しかしながら、これは本稿の最初において言及した遮戒と性戒に関連したことですが、飲酒によって自ら酔った結果、その他四つの行為を全て、あるいはその一つでもなすことに繋がる可能性があって間接的に自他を害すものであることから、飲酒から離れるべきであるとされます。

それがまさに『ダンマパダ』における「なぜ酒を飲んではいけないか」の理由となっています。

実際、『ダンマパダ』には、5世紀頃のインド僧でセイロンに渡って活躍した、分別説部における最も著名な大学僧 Buddhaghosaブッダゴーサによる注釈書Dhammapada-aṭṭhakathāダンマパダ・アッタカター(以下、『ダンマパダ・アッタカター』)があって、前述の漢訳『法句譬喩経』に比せられる書です。『ダンマパダ・アッタカター』では、『ダンマパダ』の偈文それぞれに対し寓話が付されて誰でもよりわかりやすいようされているのですが、そこで同様に説かれています。
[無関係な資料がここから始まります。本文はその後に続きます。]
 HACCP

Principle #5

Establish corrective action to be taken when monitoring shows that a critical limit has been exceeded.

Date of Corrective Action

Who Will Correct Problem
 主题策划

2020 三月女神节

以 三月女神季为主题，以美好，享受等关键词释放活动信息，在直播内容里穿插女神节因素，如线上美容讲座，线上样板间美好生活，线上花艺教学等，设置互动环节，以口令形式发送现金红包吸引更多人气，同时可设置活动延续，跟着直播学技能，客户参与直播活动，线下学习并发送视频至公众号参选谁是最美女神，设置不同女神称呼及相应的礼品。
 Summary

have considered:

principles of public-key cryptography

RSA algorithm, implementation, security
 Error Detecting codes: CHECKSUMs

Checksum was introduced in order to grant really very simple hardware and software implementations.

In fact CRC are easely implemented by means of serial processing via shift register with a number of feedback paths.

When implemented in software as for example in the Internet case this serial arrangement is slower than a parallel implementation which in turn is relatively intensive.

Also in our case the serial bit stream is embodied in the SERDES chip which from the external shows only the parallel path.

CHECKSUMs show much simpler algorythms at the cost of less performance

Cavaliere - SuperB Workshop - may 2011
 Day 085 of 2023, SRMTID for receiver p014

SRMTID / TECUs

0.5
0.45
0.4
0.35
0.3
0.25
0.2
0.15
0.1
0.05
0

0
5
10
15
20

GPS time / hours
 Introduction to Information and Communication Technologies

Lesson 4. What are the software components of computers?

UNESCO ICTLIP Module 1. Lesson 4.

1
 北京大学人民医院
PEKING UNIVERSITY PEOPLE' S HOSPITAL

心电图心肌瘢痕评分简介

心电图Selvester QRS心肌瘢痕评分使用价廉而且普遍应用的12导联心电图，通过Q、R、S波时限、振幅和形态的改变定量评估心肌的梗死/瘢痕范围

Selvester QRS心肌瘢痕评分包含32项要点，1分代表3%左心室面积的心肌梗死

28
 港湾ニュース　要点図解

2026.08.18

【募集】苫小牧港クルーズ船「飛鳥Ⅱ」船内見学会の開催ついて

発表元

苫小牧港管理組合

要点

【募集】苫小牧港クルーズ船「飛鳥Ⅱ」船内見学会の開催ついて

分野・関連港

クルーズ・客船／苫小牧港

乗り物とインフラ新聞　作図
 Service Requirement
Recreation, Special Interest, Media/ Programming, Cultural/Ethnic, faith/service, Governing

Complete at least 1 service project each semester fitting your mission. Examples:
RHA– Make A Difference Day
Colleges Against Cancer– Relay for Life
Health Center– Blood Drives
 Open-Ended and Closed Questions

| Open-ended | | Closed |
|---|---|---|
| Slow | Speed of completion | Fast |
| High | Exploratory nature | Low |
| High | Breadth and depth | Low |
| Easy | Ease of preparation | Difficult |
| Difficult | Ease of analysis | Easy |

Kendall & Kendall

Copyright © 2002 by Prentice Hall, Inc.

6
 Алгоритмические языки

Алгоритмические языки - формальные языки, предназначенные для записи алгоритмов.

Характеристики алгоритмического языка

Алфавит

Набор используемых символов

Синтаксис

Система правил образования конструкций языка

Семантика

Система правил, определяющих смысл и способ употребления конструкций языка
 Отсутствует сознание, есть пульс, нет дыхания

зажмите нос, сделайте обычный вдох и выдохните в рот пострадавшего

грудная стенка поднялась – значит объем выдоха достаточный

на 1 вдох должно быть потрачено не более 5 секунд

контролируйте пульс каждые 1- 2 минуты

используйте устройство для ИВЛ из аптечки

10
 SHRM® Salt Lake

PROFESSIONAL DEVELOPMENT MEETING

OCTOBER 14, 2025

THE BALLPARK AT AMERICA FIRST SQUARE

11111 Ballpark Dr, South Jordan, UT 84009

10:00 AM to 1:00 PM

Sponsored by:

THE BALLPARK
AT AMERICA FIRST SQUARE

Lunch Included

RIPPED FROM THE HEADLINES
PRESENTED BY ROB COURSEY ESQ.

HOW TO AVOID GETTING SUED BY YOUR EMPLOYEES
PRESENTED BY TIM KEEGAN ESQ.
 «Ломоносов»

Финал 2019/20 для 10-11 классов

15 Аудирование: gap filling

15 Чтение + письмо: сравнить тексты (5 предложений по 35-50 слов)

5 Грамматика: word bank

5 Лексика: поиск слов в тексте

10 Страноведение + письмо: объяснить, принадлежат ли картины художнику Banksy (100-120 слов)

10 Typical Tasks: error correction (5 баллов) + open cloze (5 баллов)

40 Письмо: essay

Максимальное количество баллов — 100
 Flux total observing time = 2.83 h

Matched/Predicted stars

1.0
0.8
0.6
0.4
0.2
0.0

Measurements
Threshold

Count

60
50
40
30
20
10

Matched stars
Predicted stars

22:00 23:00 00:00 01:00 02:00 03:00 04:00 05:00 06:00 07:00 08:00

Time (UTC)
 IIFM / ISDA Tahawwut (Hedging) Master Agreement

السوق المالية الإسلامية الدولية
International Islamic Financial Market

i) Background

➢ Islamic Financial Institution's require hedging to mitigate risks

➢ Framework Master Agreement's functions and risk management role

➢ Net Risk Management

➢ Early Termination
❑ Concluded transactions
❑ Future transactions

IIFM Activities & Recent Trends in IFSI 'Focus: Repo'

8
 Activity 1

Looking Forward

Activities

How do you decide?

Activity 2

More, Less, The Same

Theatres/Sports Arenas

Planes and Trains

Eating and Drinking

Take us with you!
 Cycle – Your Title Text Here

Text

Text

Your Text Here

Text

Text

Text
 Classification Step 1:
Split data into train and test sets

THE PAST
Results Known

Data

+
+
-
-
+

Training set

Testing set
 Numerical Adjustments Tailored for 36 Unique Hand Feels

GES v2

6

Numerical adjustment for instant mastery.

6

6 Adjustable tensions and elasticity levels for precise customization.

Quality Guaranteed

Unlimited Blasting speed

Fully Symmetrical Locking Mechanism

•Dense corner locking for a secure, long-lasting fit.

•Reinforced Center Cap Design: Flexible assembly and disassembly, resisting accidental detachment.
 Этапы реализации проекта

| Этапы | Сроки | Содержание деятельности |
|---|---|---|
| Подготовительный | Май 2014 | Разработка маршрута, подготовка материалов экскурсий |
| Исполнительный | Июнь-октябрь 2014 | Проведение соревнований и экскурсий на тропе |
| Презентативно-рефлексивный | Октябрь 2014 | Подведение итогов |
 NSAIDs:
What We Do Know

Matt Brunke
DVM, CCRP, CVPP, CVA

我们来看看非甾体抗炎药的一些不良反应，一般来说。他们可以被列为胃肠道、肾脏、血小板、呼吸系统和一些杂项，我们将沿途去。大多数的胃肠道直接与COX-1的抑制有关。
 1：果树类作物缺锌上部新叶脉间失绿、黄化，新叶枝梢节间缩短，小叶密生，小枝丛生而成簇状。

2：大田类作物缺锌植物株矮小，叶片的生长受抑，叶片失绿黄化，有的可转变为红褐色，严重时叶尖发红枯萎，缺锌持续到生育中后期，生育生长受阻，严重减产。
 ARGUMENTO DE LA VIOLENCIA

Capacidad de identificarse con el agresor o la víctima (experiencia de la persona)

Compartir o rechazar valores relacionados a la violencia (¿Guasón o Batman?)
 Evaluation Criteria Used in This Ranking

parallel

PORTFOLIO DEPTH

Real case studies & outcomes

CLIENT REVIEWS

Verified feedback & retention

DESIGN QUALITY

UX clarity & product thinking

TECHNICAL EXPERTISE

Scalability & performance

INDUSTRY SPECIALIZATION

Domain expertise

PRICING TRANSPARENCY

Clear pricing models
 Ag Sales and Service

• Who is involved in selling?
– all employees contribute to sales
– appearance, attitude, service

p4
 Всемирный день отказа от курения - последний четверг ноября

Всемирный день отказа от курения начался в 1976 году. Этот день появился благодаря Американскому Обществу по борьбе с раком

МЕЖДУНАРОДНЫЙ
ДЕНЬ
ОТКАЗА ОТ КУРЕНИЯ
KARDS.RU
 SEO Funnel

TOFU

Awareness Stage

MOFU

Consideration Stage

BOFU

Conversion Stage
それら五つの行為は直接的間接的に自他を害し苦しませるものである、と。

それは後の項で示す、 説一切有部せついっさいうぶの論書『大毘婆沙論だいびばしゃろん 』においても同様に説かれており、五戒における遮戒と性戒の関係といった同じ視点で、より詳しい解説がなされています。

さて、『ダンマパダ』におけるこれら一連の偈頌の最後には、「pāpadhammāパーパダンマー asaññatāアサンニャター」すなわち「諸々の悪しき法とは、自制無きことである」あるいは「自制無きことは、悪法である」とあります。自らの身体と言葉でなす行為について、過ちのないようによく気をつけ、自制すること。それは仏教における戒(sīlaシーラ)を実現するための学処がくしょsikkhāpadaシッカーパダ)の原意に他ならないのですが、自制するその原因・動機は「仏陀との契約であるから」でも「おブッダ様のお言いつけ、お言葉であるから」でも決してなく、「自他を苦しめることになるから」であり、それは畢竟「自分のためにならないから」に他なりません。

飲酒というものに対する見方はその国の歴史や思想・宗教など文化的・社会的背景によって大きく異なり、また時代によって変化するものしょう。しかし、『ダンマパダ』や『スッタニパータ』などの仏教の最初期を伝える仏典において、このように飲酒などについて端的に説かれていることを自身がどう捉えるか。自ら仏教徒であると考える人にとって、それは大きな意味をもつものとなる筈です。